| Given records |
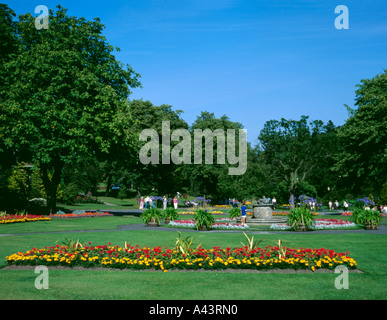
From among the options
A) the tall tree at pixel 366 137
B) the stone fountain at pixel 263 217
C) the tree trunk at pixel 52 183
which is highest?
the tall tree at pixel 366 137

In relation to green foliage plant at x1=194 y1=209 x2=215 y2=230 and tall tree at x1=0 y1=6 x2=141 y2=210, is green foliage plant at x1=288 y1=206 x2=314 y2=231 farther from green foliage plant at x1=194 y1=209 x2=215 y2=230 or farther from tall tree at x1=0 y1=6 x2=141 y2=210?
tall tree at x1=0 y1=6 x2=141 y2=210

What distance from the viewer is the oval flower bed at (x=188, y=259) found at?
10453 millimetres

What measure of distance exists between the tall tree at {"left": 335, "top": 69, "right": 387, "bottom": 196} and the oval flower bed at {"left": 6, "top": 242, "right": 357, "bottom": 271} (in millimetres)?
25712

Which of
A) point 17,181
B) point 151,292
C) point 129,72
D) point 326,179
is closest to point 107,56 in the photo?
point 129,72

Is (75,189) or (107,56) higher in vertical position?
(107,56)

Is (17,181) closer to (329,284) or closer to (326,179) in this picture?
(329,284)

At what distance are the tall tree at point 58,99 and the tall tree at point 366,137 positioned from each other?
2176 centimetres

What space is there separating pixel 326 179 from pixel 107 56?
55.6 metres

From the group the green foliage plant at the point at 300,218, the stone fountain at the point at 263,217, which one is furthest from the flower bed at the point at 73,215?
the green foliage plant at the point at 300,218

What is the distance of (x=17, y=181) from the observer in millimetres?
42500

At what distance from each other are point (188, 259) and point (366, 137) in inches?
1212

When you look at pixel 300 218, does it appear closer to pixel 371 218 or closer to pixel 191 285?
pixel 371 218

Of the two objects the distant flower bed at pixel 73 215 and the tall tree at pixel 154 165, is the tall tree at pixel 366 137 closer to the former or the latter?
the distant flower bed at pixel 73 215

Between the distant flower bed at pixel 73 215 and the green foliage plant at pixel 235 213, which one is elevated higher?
--
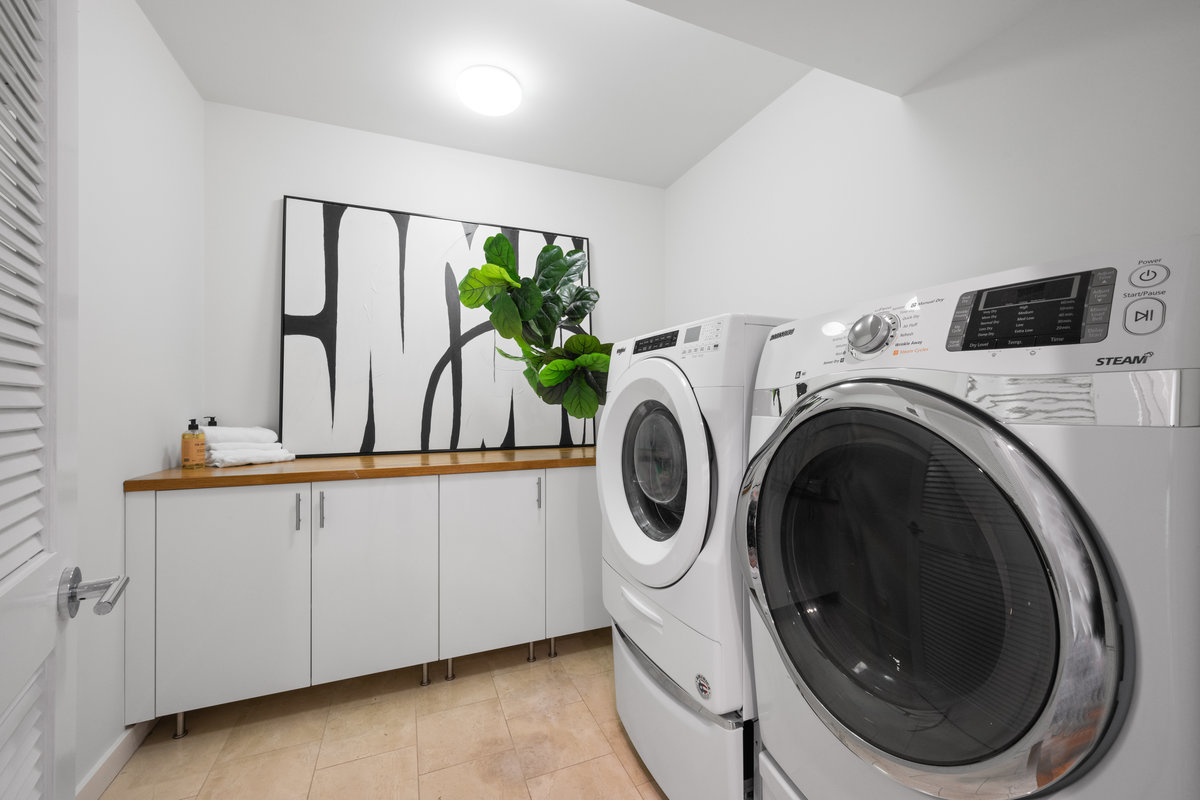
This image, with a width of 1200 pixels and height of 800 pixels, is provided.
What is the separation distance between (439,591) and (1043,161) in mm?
* * *
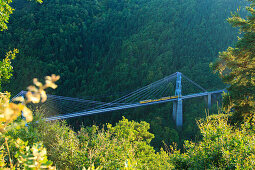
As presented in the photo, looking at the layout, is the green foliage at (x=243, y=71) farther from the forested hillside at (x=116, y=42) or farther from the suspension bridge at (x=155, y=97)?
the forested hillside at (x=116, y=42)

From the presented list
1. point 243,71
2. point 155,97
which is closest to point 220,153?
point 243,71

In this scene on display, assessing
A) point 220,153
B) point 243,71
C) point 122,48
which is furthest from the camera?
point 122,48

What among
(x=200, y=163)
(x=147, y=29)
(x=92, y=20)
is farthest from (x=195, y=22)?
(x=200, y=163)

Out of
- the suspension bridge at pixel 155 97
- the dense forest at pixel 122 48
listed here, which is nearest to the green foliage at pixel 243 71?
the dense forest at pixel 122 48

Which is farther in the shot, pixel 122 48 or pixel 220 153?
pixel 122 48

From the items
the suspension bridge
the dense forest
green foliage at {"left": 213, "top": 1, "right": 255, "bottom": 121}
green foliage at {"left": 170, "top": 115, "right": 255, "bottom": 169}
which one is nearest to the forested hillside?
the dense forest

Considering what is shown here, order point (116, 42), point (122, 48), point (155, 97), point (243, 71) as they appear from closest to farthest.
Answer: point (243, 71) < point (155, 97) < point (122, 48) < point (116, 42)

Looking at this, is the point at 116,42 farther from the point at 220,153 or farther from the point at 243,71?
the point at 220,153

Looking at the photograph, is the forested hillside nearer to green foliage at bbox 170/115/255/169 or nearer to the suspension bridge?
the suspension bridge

| Aim |
Render the lines from the line with "Is (75,189) or" to the line with "55.6 metres" in the records above as a JSON list of strings, one string per line, omitting blank lines.

| Response to the task |
[
  "Is (75,189) or (107,56) higher in vertical position?",
  "(107,56)",
  "Is (17,181) closer to (329,284) or closer to (326,179) in this picture?",
  "(329,284)",
  "At what distance are the tall tree at point 58,99 and the tall tree at point 366,137 positioned from each other?",
  "2176 centimetres",
  "What space is there separating pixel 326 179 from pixel 107 56?",
  "55.6 metres"
]